Dirt-poor white, in fact, was a tame insult compared to the epithets thrown at unfortunates from the era of British domination to our times. Hence her linguistic summary:
Waste people. Offscourings. Lubbers. Bogtrotters.
Rascals. Rubbish. Squatters. Crackers. Clay-eaters.
Tackies. Mudsills. Scalawags. Briar hoppers.
Hillbillies. Low-downers. White n—s. Trailer trash.
Degenerates. White trash. Rednecks. Swamp people. (302)
The shift in names depended less on nuances than on the temporal, spatial, and geographical realities of this economic group. In the 1600s, Britain produced colonies of people they saw as drones. Set apart by poverty, they formed a surprisingly large group of expendables. (Though White Trash appeared before the election, echoes of the 400-year-old charge can explain Trump supporters’ visceral responses to Hillary Clinton.)
Hate speech routinely was the basis for dehumanization. The Founding Fathers saw the bestial in farm hands. The Civil War era augmented the view: freed African Americans cemented their negative associations of sharecropping. A series of presidents refracted this narrative through distrust of backwoods wildness. When the promise of cheap land drew such people, the argument went, they merely replicated their laziness, crude behavior, and filthy habits rather than rise to the land-owning occasion.
Isenberg is particularly sympathetic to the families who supposedly validated the tabooed inbreeding. Rather she points out how the early modern fixation on isolated examples like the Jukes and the Kalikaks were just that.
After decades of similar thinking, the Progressive Era, in the name of enlightened moral order advanced the fake science of social engineering. The term belied the sterilization of many deemed retarded; the South was particularly effective. Whatever his positive qualities, muddying Theodore Roosevelt’s reputation is his belief in such eugenic solutions.
His descendant Franklin Delano Roosevelt is the exception to this institutionalized hatred. The author finds that the New Deal administration reversed the ideology of waste people. Dust Bowl refugees in particular were the victims of devaluation, their dignity ignored. She reminds us that agencies like the Farm Security Administration devoted their energy to confronting poverty. There was no permanent army of the poor, only unfortunates who deserved relief in both senses of the word.

*-*-*

**Exercise brief**
Answer these questions from the excerpt on white poverty above:
1. In what period did Britain produce colonies of people it saw as drones?
2. Whose reputation does the excerpt say is muddied by a belief in eugenic solutions?
3. Which agency is named as devoting its energy to confronting poverty?

**Given records**
*-*-*

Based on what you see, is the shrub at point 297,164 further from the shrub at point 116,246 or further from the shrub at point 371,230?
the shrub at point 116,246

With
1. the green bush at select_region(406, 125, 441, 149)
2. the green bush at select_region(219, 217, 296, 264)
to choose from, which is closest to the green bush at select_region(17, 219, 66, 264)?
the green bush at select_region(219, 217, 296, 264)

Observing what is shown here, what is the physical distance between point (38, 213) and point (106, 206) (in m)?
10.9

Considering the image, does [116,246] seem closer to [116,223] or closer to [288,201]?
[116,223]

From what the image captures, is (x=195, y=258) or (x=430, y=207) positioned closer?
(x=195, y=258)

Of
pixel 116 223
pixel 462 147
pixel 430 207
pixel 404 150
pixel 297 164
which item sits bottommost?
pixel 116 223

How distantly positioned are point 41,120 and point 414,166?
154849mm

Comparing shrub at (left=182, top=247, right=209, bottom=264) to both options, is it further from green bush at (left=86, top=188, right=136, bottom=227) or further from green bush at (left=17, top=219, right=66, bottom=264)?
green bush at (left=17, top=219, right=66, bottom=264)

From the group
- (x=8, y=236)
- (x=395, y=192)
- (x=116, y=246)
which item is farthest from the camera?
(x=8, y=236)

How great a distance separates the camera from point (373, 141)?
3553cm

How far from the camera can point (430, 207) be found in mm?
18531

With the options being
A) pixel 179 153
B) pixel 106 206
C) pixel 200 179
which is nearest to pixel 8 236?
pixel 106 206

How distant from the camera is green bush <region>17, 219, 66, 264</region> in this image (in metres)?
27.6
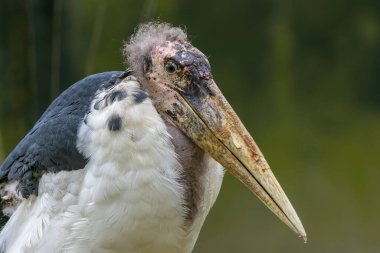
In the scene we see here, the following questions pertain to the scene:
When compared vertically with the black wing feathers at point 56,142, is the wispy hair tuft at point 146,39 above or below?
above

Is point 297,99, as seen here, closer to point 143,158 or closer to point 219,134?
point 219,134

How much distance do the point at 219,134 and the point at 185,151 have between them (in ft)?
0.33

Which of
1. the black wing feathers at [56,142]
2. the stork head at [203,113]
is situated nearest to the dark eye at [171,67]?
the stork head at [203,113]

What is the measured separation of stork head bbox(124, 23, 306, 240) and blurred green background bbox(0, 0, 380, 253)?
2.50 m

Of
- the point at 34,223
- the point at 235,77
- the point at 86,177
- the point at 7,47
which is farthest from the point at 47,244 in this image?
the point at 7,47

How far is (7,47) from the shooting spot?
201 inches

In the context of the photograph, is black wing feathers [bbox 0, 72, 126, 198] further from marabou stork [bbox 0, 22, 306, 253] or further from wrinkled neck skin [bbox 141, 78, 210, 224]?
wrinkled neck skin [bbox 141, 78, 210, 224]

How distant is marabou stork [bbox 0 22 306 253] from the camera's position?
7.09 feet

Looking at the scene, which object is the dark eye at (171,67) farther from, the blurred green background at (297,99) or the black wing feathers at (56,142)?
the blurred green background at (297,99)

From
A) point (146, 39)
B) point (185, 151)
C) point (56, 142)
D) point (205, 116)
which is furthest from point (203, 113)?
point (56, 142)

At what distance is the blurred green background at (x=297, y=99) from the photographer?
186 inches

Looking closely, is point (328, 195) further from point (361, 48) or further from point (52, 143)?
point (52, 143)

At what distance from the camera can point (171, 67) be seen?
2211 millimetres

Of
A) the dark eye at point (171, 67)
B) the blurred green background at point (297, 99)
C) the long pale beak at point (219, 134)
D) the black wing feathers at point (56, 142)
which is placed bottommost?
the black wing feathers at point (56, 142)
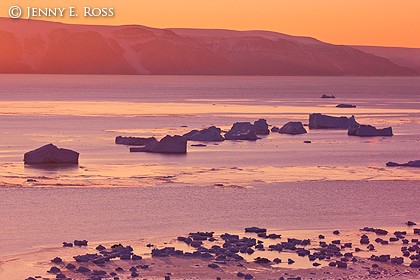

*-*-*

**Solved exercise**
1. The 1600s.
2. Theodore Roosevelt's.
3. The Farm Security Administration.